Another issue on which the Bush Administration has maintained an intriguing silence is the involvement of Bank of Credit and Commerce International (BCCI) which, a US Senate Report in 1992, said, financed "Pakistan's nuclear programme through the BCCI Foundation in Pakistan, as well as through BCCI-Canada in the Parvez case. However, details on BCCI's involvement remain unavailable. Further investigation is needed to understand the extent to which BCCI and Pakistan were able to evade US and international nuclear non-proliferation regimes to acquire nuclear technologies". Needless to say no effort was made, whether then or now, to take the investigation forward.
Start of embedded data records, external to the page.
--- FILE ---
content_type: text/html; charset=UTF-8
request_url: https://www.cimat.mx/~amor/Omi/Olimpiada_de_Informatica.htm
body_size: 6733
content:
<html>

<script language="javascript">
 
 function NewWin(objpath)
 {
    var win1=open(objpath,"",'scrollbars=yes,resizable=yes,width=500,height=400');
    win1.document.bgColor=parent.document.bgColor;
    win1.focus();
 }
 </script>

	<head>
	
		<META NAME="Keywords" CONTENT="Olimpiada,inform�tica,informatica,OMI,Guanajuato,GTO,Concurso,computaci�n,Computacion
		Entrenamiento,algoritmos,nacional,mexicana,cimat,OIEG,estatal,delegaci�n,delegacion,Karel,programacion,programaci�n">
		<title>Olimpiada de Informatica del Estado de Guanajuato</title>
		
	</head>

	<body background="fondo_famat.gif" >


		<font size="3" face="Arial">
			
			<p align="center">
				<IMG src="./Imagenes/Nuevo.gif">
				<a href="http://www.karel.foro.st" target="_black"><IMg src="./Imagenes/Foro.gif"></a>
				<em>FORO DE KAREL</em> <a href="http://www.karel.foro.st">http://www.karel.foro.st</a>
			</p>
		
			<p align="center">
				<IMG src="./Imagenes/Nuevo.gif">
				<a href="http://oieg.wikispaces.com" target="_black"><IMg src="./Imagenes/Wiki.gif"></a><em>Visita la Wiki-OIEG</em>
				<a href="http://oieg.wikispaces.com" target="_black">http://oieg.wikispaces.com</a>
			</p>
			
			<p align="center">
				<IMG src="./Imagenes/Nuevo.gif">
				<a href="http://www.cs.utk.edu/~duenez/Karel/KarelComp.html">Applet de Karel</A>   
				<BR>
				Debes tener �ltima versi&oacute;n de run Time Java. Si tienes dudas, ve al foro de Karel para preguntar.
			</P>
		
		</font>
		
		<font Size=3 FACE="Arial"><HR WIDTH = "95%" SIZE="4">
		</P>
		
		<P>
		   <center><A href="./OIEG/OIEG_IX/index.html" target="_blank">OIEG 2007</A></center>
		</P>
The reason is not far to seek. To quote the Senate report: "Among the Americans who BCCI provided with financial assistance in addition to Carter (President Jimmy Carter), were US Ambassador to the United Nations Andrew Young, Bert Lance, and Jesse Jackson. Abroad, important figures with extensive contact with BCCI included former British Prime Minister James Callaghan, then United Nations Secretary General Javier Perez de Cueller, Jamaican Prime Minister Edward Seaga, Antiguan Prime Minister Lester Byrd; a large number of African heads of state; and many Third World central bank officials."
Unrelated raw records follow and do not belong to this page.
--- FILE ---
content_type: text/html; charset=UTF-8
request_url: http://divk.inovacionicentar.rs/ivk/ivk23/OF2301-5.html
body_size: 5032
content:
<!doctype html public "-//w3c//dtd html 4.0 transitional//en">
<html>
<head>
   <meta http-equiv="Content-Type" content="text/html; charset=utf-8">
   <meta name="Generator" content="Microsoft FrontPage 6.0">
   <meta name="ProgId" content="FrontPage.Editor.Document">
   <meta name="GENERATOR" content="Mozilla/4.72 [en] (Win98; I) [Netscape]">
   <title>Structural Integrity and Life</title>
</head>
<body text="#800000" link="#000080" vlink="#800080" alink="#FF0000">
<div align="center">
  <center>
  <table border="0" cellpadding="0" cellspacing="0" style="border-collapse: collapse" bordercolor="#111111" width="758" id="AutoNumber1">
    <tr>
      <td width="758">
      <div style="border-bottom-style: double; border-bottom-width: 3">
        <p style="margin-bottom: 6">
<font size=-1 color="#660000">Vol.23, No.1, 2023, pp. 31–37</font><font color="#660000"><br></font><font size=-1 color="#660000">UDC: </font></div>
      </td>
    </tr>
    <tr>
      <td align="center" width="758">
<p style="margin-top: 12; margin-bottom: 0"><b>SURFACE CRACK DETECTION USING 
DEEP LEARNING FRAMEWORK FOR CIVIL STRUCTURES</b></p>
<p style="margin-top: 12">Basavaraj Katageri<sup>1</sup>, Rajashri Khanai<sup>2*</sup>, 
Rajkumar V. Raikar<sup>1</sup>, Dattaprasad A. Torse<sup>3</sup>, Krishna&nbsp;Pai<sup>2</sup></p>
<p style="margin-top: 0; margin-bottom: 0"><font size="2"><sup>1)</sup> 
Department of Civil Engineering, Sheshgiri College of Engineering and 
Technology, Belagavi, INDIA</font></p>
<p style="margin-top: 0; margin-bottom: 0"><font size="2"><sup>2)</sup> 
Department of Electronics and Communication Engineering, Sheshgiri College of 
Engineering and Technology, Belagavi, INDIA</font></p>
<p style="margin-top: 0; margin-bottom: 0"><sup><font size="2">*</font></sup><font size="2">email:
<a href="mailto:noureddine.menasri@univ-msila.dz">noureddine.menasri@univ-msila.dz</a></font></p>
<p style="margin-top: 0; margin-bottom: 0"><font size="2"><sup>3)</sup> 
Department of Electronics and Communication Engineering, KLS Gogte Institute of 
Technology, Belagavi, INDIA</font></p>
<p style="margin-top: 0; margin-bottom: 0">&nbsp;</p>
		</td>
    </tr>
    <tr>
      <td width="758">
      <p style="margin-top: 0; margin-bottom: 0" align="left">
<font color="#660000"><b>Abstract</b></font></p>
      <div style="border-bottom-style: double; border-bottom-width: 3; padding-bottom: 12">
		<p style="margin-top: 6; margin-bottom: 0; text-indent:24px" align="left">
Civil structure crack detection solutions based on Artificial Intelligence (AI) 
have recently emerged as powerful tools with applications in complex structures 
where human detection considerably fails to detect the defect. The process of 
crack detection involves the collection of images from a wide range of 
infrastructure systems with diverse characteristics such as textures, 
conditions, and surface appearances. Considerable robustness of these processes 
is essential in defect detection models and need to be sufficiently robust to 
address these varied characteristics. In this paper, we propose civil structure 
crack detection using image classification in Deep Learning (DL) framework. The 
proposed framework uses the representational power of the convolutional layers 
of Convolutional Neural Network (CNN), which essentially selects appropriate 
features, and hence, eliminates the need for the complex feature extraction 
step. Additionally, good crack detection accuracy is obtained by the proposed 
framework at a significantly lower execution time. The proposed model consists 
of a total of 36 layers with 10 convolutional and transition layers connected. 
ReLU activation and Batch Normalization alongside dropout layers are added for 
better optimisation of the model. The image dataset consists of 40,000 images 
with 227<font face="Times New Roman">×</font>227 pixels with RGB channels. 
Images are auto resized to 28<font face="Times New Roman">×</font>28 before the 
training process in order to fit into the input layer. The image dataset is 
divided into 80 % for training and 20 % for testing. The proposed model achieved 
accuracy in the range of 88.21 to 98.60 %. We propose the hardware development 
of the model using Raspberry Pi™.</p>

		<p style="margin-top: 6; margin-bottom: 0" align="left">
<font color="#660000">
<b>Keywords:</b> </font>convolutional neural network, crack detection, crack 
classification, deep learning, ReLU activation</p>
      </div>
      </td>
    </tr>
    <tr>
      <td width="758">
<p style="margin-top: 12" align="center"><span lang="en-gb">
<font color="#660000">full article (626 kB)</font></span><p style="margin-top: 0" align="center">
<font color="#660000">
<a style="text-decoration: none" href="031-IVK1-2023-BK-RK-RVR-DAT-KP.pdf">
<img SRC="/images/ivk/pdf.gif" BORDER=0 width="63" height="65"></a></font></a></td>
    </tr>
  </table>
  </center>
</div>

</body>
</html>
Not only were the top US leadership bankrolled, the bank had the top hierarchy of the intelligence establishment on its side. The Senate Report throws enough light on this nexus: "Former CIA officials, including former CIA Director Richard Helms and the late William Casey; former and current foreign intelligence officials, including Kamal Adham and Abdul Raouf Khalil; and principal foreign agents of the US, such as Adnan Khashoggi and Manucher Ghorbanifar, float in and out of BCCI at critical times in its history, and participate simultaneously in the making of key episodes in US foreign policy, ranging from the Camp David peace talks to the arming of Iran as part of the Iran/Contra affair."

As for Pakistan, the Bush Administration should urgently take the following two actions: Interrogate Dr AQ Khan in detail about the smuggling network. Second, arrest a little-known businessman named Humayun Khan who owns a computer hardware firm in Islamabad, Pakland PME. He is a small fry, but a key link between the smuggling network and the Pakistan Army. There is evidence, in the form of emails exchanged between Dr Khan and a Jewish businessman Asher Karni, that the former had been acting on behalf of the Pakistan Army to buy Sidewinder missiles and infrared sensors from Lockheed Martin Naval Systems and nuclear triggers from two US firms.

The question is whether the Bush Administration will come clean on these counts. Only then, perhaps, a serious attempt could be made to prevent rogue nations and terrorist entities from threatening the global order.



Courtesy: Pioneer, New Delhi, January 5, 2005.